Matter of Grimes Furniture, Inc.

47 B.R. 68 (1985)

In the Matter of GRIMES FURNITURE, INC., Debtor.

Bankruptcy No. 84-595.

United States Bankruptcy Court, W.D. Pennsylvania.

January 24, 1985. Memorandum Opinion on Reconsideration February 21, 1985.

*69 Gary W. Short, Michael J. Yurcheshen, Pittsburgh, Pa., for Grimes Furniture, Inc.

Joseph J. Bernstein, Pittsburgh, Pa., for Unsecured Creditors.

Joseph Friedman, Samuel R. Grego, Pittsburgh, Pa., for Crown American Corp.

MEMORANDUM OPINION

GERALD K. GIBSON, Bankruptcy Judge.

The matter presently before the Court is the Committee of Unsecured Creditors' challenge to inclusion of the votes of class 12 insiders in determining acceptance of debtor's Second Amended Chapter 11 Plan of Reorganization. 11 U.S.C. § 1129(a)(8)(A). Class 12 consists of all nonpriority unsecured claims which equal or exceed one hundred dollars. That the class is impaired under the Plan is undisputed.
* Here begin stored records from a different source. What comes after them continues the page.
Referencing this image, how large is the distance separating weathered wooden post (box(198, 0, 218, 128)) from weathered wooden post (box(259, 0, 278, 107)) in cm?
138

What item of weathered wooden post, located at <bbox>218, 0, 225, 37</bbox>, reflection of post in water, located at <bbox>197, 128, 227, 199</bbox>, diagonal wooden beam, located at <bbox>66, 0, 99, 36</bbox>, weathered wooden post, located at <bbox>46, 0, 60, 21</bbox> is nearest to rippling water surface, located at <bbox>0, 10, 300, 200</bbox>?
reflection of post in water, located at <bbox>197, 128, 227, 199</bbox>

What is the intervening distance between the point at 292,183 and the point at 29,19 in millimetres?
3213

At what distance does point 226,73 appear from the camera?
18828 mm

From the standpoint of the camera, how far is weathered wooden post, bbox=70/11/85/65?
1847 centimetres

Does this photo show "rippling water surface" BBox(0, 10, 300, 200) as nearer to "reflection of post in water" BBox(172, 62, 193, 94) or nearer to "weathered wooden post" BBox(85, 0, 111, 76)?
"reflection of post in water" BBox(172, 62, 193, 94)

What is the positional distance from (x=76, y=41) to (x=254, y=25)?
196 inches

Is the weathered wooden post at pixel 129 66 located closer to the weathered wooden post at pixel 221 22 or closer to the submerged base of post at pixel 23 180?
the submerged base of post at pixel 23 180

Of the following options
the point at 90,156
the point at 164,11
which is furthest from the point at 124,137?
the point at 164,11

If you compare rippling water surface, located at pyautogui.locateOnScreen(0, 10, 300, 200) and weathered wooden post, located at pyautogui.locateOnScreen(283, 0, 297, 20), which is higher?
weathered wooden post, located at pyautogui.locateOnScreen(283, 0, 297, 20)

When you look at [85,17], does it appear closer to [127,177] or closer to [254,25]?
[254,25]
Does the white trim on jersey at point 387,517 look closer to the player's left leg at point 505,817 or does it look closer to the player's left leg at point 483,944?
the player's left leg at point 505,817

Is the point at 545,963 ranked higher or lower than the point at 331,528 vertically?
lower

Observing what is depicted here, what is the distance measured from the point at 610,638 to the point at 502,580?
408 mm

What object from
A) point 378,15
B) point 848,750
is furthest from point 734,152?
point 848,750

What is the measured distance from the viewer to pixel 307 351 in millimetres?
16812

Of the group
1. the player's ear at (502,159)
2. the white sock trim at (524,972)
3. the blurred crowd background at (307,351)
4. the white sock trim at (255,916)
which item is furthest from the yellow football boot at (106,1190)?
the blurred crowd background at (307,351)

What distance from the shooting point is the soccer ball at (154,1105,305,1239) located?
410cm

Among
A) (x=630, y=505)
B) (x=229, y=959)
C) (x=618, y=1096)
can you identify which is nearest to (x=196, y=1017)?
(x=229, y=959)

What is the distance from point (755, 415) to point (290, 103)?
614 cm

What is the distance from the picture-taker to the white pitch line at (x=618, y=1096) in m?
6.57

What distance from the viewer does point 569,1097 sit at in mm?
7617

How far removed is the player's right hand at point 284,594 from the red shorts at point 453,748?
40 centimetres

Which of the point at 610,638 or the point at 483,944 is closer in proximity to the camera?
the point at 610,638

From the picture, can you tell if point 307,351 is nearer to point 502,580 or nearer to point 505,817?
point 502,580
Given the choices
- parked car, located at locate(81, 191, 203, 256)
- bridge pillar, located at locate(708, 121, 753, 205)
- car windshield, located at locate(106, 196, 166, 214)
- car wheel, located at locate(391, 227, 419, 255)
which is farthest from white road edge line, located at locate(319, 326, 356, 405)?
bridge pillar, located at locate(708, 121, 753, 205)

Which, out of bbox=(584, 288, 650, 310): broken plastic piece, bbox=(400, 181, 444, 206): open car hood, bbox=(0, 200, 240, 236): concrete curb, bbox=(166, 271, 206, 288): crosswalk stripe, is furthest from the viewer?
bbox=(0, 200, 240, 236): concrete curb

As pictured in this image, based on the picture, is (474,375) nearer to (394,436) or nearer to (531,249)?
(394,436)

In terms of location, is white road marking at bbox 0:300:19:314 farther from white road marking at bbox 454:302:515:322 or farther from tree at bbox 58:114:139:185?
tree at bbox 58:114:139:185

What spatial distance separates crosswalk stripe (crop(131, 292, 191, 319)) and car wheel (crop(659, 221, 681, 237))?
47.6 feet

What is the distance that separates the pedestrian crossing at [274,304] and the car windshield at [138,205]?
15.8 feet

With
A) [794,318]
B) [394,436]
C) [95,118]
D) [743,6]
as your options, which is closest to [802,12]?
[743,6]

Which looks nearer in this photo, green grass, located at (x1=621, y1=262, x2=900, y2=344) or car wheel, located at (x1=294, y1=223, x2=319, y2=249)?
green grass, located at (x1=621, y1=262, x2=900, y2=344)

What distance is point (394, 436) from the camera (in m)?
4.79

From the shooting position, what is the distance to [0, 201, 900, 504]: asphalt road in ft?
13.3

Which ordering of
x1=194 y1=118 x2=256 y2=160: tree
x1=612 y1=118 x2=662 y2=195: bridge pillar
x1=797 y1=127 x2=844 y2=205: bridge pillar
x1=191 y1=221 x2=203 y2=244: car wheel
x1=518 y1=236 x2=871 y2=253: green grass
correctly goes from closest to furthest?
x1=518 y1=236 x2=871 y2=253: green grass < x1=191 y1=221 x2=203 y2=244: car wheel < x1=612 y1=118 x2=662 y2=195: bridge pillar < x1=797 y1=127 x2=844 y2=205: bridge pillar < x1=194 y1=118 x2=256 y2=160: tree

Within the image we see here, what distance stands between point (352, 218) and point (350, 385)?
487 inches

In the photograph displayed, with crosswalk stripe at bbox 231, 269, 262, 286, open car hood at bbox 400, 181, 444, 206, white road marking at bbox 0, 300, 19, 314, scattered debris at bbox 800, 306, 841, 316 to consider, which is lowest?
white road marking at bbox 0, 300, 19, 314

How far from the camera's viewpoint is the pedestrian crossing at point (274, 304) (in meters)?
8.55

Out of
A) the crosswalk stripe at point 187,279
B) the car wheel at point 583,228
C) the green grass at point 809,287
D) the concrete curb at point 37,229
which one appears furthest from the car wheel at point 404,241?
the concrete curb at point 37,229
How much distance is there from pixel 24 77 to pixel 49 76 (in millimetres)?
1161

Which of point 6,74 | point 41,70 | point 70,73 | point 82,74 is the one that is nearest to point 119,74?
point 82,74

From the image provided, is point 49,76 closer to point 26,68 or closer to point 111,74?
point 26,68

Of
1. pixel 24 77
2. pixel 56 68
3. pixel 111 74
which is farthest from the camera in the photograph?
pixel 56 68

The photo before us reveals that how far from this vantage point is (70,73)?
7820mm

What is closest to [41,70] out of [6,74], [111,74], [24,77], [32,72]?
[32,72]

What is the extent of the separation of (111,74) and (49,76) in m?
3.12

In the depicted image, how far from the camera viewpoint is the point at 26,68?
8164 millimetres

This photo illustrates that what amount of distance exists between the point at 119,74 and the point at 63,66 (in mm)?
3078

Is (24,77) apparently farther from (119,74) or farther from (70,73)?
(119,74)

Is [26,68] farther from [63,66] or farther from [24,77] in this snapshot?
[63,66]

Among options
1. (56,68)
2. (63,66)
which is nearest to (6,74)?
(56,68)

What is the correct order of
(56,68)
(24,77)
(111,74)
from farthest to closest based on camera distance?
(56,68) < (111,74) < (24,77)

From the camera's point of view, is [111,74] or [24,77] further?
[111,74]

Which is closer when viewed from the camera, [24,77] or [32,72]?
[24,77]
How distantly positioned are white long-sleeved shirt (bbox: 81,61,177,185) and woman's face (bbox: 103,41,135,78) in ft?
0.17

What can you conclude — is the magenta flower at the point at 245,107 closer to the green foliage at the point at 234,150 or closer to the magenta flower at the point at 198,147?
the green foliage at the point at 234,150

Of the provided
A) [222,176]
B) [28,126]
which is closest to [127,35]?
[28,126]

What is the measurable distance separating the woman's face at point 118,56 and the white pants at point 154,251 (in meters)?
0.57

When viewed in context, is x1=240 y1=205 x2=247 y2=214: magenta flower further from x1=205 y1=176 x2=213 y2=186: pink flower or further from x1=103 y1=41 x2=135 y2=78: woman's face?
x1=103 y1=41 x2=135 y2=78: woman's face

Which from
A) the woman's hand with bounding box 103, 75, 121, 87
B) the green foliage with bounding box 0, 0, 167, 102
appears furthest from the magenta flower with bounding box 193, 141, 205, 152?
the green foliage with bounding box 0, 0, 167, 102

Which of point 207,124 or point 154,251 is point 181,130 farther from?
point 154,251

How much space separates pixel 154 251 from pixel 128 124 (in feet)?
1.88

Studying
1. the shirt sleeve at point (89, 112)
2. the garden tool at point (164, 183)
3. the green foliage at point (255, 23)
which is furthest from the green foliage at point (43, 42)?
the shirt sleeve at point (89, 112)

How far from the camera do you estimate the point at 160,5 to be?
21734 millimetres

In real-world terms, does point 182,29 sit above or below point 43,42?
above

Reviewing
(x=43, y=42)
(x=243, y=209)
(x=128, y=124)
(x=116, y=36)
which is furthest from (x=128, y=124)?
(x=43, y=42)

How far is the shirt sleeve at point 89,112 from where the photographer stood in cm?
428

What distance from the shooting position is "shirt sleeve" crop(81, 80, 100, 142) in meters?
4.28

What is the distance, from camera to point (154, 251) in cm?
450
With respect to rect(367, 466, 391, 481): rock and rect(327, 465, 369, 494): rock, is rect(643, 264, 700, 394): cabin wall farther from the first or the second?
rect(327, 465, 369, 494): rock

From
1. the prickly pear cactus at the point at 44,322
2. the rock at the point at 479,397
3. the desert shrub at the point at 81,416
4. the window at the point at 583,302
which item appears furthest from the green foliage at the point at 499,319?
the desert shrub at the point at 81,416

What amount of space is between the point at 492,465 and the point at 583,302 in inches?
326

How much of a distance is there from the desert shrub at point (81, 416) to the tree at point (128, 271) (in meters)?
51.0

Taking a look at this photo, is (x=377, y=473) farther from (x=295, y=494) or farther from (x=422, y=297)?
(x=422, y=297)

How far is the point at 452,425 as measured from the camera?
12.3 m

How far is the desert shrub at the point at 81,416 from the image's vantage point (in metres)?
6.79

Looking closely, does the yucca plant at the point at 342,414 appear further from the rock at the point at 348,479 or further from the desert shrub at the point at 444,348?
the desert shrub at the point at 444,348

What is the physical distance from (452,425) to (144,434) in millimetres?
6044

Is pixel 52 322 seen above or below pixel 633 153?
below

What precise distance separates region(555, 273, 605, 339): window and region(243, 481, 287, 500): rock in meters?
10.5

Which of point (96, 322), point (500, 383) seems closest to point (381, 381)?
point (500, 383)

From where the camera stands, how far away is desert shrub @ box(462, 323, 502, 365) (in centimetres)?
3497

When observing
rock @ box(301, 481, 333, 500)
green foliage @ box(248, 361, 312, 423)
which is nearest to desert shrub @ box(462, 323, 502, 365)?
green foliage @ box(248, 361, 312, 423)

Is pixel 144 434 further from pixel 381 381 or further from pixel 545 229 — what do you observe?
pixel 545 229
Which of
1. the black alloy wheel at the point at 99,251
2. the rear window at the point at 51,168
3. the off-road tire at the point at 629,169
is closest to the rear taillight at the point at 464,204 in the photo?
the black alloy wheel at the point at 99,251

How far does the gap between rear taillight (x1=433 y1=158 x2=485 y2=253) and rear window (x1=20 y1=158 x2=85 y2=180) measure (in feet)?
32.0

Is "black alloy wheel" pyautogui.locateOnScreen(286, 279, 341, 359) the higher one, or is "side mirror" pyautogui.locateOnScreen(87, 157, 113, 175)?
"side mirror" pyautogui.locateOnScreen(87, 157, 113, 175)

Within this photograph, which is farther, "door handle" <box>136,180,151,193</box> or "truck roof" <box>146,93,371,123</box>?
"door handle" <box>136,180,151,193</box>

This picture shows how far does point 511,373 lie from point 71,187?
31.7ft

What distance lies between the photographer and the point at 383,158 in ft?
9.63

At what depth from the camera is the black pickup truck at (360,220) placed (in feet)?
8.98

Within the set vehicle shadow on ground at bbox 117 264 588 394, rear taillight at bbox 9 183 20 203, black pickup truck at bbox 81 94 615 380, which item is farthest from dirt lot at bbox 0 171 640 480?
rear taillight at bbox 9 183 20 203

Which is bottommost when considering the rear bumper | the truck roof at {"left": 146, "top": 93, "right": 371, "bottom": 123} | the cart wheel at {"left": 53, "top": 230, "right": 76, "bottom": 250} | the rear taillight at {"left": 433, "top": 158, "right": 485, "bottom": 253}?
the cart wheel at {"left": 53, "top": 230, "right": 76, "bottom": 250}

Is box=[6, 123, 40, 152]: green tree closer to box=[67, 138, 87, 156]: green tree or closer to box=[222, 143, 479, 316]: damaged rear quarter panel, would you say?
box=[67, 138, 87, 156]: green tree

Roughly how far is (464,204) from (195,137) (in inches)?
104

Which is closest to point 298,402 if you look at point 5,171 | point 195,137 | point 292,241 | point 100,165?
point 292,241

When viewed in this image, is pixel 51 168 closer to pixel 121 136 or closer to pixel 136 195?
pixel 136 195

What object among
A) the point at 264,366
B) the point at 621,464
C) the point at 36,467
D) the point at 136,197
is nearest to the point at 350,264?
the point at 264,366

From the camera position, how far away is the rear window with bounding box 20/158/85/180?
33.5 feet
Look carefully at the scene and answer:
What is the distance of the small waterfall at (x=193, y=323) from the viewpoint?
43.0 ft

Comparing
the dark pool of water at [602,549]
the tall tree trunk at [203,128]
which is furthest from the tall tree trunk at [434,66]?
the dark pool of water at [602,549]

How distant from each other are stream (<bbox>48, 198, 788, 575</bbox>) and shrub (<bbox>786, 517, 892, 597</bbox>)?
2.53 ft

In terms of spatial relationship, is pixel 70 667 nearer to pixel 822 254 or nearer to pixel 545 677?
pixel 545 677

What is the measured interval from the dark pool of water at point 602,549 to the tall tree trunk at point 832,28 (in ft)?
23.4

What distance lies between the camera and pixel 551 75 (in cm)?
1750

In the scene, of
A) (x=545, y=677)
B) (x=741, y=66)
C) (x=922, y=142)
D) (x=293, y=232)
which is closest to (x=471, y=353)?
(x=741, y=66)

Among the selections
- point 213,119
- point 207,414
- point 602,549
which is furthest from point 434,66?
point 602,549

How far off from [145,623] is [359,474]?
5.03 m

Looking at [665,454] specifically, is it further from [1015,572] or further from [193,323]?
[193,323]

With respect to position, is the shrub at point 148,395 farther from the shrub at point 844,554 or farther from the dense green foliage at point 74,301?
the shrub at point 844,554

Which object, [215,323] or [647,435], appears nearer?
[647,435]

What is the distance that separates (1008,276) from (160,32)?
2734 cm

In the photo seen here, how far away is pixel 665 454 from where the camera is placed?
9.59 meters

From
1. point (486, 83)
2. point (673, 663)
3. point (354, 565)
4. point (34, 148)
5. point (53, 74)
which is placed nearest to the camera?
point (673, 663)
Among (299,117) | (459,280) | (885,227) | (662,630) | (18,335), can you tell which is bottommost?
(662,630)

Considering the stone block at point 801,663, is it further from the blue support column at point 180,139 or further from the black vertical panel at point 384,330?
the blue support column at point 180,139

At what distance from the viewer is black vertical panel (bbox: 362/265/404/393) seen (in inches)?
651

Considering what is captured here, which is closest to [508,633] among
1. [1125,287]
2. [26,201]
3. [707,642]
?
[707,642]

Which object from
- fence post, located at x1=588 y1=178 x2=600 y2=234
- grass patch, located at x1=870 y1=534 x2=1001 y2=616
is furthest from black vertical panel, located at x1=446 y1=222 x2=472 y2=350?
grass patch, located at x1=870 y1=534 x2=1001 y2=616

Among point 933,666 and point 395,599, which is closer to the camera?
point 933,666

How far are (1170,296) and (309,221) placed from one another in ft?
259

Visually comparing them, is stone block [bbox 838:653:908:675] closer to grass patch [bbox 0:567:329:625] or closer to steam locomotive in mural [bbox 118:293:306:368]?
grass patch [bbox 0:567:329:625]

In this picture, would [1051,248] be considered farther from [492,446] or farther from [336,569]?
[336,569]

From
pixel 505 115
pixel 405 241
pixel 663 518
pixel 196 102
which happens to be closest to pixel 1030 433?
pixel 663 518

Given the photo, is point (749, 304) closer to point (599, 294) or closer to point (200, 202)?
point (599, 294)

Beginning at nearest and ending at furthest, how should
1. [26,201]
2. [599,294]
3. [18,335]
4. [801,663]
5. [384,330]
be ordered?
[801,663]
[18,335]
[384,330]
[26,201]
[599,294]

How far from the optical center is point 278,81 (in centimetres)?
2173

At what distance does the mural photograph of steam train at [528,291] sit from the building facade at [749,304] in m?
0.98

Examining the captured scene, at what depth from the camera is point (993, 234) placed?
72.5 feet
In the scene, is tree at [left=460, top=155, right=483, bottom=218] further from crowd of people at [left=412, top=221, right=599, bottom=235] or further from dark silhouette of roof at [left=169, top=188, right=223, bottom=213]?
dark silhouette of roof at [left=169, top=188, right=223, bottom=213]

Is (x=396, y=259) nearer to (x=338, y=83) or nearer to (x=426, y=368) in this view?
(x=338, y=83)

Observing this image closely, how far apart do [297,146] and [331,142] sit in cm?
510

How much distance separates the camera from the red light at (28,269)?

Debtor has received the requisite majorities of acceptances in number and amount of claims by class 12 creditors. However, if insiders' unsecured claims of class 12 are excluded, class 12 has not accepted the Plan by the requisite percentages in amount and number of claims. The debtor argues that the insiders' votes can be excluded only upon a finding that the insiders are chargeable with bad faith or other inequitable conduct, but the cases cited by debtor are either inapposite or no longer represent the state of the law. It is clear that insider votes cannot be counted in determining whether an impaired class has accepted a plan. See In re Polytherm Industries, 33 B.R. 823 (W.D.Wis.1983); In re Featherworks Corp., 25 B.R. 634 (Bkrtcy. E.D.N.Y.1982), aff'd 36 B.R. 460 (1984). Therefore, class 12 has rejected the Plan.

Class 11 is also an impaired class and consists of nonpriority unsecured claims which are less than one hundred dollars and its members are to receive fifty per cent of their claims in cash on the effective date of the Plan in full satisfaction of the claims. This class has voted unanimously to accept the Plan and, therefore, the Plan could be confirmed upon a finding that it provides fair and equitable treatment to the dissenting impaired unsecured class. 11 U.S.C. § 1129(b)(2)(B). In order for the Court to make such a finding the Plan would have to provide that each holder of a class 12 claim receive or retain property of a value equal to the allowed amount of each claim, or that holders of claims junior to those of class 12 will not receive or retain any property under the Plan. 11 U.S.C. § 1129(b)(2)(B)(i), (ii). The debtor's proposed Second Amended Plan provides that members of class 12 receive less than one hundred per cent of their claims and further provides that the interests of class 13 equity security holders remain unaffected. The Plan does not meet the fair and equitable test of § 1129(b) and cannot be confirmed. See 5 Collier on Bankruptcy ¶ 1129.03 (1984).

An appropriate order will be entered.

MEMORANDUM OPINION ON MOTION FOR RECONSIDERATION

The matter presently before the Court is Debtor's Motion to Reconsider the Order of *70 this Court entered January 24, 1985, denying confirmation of Debtor's Second Amended Chapter 11 Plan of Reorganization. Confirmation was denied because this Court held that 11 U.S.C. § 1129(a)(10) required the exclusion of the votes of class 12 insiders which resulted in class 12's characterization as an impaired dissenting class of nonpriority unsecured claims.

Upon consideration of the arguments of counsel presented at the hearing on Debtor's Motion for Reconsideration and upon further analysis of the relevant statutory sections and legislative history, the Court concludes that insider votes of an impaired class cast in favor of a Plan may be counted under § 1129(a)(10) for purposes of § 1126(c) when there exists at least one other accepting impaired class which contains no insiders.

In the instant matter classes 2 and 11 are impaired and have accepted the Plan in the requisite number and amount. Therefore, the Plan will be confirmed if Debtor establishes that the Plan meets the requirement of § 1129(a)(7)(ii).

An appropriate order will be entered.